Senior Director, Site Reliability Engineering

Zscaler•San Jose, CA

4h•$231,000 - $330,000•Hybrid

About The Position

Zscaler accelerates digital transformation to ensure our customers can be more agile, efficient, resilient, and secure. As an AI-forward enterprise, we are constantly pushing the envelope, leveraging the world’s largest security data lake to power our cloud-native Zero Trust Exchange platform. This innovation protects our customers from cyberattacks and data loss by securely connecting users, devices, and applications in any location. Here, impact in your role matters more than title and trust is built on results. We say, impact over activity. We seek innovators who actively use AI to amplify their impact and who thrive in an environment where we leverage intelligent systems to stay ahead of evolving threats. We believe in transparency and value constructive, honest debate—we’re focused on getting to the best ideas, faster. We build high-performing teams that can make an impact quickly and with high quality. To do this, we are building a culture of execution centered on customer obsession, collaboration, ownership, and accountability. We value high-impact, high-accountability with a sense of urgency where you’re enabled to do your best work and embrace your potential. If you’re driven by purpose, thrive on solving complex challenges, and want to be part of the team that’s helping to secure the AI age, we invite you to bring your talents to Zscaler and help shape the future of cybersecurity. We are looking for a Senior Director, Production Engineering to join our team. This role is available as a hybrid opportunity 3 days a week in San Jose, CA or as a remote position, reporting to VP, Engineering in the Cloud Infrastructure & Operations department. Join Zscaler to set the strategic direction and lead the organization responsible for the reliability and operational excellence of our global platform protecting over 15 million users. In this role, you will define the long-term technical vision and operational strategy, leading high-priority investments to drive an "automation-first" culture and architect reliability into our next generation of products.

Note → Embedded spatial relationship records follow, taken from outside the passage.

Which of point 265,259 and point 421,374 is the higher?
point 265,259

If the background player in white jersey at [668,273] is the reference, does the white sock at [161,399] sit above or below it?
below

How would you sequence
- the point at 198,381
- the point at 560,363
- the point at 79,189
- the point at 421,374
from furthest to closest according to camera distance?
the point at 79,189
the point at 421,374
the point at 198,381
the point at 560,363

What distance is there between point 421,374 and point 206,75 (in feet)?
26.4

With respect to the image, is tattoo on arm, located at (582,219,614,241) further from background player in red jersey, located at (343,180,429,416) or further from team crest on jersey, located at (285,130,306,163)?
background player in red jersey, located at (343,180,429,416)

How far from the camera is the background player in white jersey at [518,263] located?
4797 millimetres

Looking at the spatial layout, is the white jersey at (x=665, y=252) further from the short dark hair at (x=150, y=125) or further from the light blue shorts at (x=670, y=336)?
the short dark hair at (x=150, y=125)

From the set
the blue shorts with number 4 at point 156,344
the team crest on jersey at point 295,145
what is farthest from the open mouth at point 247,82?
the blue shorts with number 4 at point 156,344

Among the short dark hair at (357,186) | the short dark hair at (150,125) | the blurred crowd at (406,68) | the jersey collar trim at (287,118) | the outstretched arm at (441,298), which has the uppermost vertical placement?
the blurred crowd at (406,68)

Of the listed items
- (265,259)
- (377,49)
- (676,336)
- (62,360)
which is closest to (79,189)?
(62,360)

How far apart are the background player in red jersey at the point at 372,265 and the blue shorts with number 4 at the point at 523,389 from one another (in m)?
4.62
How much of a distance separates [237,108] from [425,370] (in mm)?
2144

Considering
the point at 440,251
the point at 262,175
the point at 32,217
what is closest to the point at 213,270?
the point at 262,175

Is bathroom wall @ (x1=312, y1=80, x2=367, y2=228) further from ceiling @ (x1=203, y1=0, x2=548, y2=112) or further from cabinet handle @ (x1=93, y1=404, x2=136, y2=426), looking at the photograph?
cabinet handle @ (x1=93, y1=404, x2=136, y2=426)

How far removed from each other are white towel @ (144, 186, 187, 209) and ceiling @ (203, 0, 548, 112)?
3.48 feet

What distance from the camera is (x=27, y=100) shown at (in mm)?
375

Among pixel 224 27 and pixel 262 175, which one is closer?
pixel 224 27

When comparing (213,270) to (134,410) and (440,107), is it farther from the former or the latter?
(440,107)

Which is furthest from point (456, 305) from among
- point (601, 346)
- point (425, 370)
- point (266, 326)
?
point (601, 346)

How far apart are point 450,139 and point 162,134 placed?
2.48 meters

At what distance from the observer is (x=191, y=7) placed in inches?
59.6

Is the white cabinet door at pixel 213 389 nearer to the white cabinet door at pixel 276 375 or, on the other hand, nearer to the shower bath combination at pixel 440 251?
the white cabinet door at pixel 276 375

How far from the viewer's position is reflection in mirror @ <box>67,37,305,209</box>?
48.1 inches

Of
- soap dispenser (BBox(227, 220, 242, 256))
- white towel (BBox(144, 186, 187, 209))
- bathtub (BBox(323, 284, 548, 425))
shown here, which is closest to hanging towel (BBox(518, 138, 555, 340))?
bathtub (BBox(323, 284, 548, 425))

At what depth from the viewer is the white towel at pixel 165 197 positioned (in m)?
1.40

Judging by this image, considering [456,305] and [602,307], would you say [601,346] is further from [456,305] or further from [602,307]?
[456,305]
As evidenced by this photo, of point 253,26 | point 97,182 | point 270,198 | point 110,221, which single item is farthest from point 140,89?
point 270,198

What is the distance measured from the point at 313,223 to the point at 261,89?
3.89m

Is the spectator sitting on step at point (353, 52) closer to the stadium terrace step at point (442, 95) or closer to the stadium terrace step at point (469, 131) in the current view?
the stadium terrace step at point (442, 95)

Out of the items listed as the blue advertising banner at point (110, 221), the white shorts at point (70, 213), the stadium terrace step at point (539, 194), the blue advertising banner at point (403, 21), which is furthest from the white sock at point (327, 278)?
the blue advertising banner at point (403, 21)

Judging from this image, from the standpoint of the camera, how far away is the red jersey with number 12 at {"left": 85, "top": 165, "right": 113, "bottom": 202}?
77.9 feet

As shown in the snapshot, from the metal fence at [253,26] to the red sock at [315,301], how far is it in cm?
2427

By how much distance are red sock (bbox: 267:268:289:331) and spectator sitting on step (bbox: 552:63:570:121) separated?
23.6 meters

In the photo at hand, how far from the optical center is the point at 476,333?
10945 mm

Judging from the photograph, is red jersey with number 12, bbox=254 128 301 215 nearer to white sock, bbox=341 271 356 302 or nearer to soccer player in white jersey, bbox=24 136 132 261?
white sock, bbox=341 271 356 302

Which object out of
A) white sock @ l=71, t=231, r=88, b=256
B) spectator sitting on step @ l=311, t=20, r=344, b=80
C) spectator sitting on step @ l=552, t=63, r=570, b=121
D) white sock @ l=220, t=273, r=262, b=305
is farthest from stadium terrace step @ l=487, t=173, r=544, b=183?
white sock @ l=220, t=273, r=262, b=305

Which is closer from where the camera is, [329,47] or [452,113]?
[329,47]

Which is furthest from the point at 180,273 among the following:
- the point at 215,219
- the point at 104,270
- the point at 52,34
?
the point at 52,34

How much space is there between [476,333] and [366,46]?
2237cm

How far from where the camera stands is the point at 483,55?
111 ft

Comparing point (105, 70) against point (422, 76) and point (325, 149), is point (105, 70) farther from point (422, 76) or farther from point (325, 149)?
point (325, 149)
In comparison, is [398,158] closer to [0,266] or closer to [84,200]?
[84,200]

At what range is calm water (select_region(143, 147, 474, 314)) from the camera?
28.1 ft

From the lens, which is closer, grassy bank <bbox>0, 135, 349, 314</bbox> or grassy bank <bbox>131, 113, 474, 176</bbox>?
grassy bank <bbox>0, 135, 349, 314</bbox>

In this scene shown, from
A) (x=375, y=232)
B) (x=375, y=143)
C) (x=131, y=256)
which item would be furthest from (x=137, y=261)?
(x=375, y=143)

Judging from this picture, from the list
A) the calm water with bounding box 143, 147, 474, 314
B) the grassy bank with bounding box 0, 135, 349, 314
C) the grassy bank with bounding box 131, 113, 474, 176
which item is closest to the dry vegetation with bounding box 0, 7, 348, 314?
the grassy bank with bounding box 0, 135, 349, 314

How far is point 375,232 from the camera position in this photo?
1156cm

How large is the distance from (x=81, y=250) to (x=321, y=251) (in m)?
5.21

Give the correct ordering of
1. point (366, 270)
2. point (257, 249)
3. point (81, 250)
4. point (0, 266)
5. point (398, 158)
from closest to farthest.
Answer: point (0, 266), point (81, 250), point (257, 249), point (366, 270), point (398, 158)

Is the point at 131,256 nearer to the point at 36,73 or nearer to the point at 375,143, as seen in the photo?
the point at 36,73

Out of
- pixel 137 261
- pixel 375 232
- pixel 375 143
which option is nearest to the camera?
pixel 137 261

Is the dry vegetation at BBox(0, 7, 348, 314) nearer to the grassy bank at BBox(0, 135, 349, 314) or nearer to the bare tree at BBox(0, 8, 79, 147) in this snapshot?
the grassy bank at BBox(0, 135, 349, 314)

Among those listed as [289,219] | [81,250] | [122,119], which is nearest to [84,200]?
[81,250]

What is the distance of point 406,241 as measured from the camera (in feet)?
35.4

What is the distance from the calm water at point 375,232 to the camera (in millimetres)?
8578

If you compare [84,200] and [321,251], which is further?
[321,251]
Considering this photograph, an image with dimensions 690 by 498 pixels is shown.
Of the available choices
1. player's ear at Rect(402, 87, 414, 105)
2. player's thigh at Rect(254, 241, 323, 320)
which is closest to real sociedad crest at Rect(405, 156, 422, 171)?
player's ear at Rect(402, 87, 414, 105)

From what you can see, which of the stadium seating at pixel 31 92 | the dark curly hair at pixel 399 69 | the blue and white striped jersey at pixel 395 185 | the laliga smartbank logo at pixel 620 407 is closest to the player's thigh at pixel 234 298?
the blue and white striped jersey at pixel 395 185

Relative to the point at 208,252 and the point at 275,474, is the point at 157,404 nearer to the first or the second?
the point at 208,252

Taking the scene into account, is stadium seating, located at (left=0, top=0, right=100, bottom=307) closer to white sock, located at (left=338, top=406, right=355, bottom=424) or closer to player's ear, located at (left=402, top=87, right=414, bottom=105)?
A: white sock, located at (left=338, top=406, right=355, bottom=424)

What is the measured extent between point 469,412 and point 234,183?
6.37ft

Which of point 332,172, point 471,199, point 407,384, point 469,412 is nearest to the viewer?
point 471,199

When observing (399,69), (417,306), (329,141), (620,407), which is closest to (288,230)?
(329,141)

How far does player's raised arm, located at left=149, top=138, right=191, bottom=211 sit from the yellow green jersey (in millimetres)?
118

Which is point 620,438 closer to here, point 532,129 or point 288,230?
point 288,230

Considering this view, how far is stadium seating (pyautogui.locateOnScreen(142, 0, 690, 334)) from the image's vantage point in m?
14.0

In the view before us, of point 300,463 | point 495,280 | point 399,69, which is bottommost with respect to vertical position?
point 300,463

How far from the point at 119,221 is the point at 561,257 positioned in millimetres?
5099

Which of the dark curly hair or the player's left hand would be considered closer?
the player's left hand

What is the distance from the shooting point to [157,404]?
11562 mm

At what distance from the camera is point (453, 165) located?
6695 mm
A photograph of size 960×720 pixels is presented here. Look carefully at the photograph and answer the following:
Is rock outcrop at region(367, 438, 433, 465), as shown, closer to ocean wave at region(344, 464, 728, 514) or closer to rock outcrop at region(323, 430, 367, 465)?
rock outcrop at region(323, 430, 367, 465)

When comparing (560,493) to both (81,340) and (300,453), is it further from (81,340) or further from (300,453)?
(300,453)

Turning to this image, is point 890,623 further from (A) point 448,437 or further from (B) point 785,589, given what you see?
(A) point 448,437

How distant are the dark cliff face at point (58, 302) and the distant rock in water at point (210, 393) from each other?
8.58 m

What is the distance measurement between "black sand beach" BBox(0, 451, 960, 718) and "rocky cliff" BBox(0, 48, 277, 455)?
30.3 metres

You will mature observability standards and define company-wide SLIs/SLOs, acting as the executive owner for programs aligned to achieve availability goals and ensuring the scalability and resilience of our globally distributed, multi-cloud infrastructure.

Requirements

18+ years of relevant experience, including a minimum of 10+ years leading large-scale engineering or SRE organizations delivering mission-critical, production-grade systems.
Deep technical mastery and strategic understanding of distributed architecture, high-scale networking protocols, Linux systems, and multi-cloud environments (AWS, Azure, GCP).
Proven experience setting and executing an operational strategy across multiple departments, with a track record of significantly improving platform availability, performance, and MTTM.
Exceptional executive-level cross-functional leadership and communication skills, with demonstrated ability to influence product roadmaps and engineering culture across a global organization.
Strong production ownership experience: defining and meeting SLOs/SLIs, driving continuous reliability improvements, and managing high-stakes incident response programs.

Nice To Haves

Cloud Migration & Infrastructure-as-Code: Proven track record of successfully migrating large, complex systems to cloud-native architectures while leveraging IaC (Ansible, Terraform) at an enterprise scale to manage global infrastructure
Global Networking & L7 Proxy Architectures: Expertise in global routing (BGP, OSPF) and high-performance L7 proxy architectures (HAProxy, Envoy) within high-volume, multi-tenant environments
Resilience & Disaster Recovery: Deep experience with large-scale chaos engineering, resilience testing, and comprehensive disaster recovery planning

Responsibilities

Define the multi-year technical strategy and roadmap for Production Engineering, focusing on platform architecture, automation, and operational standards across AWS, Azure, GCP, and bare-metal environments.
Lead, mentor, and grow a high-performing SRE organization, including hiring and developing leaders (e.g., Directors and Principal SREs), and championing a culture of execution, accountability, and continuous improvement.
Drive the "AI-first" (and “automation-first”) mandate at an organizational level, sponsoring large-scale engineering initiatives to eliminate systemic toil and build advanced self-healing capabilities.
Establish and enforce enterprise-wide standards for observability (Prometheus, Grafana, OpenTelemetry), SLIs/SLOs, and error budget discipline across all engineering teams.
Serve as the executive owner for Service Health Reviews, partnering closely with Product, Security, and Engineering leadership to align priorities, manage critical dependencies, and drive company-wide maturity in post-incident analysis, systematic problem management, and the reliability of mission-critical customer-facing systems.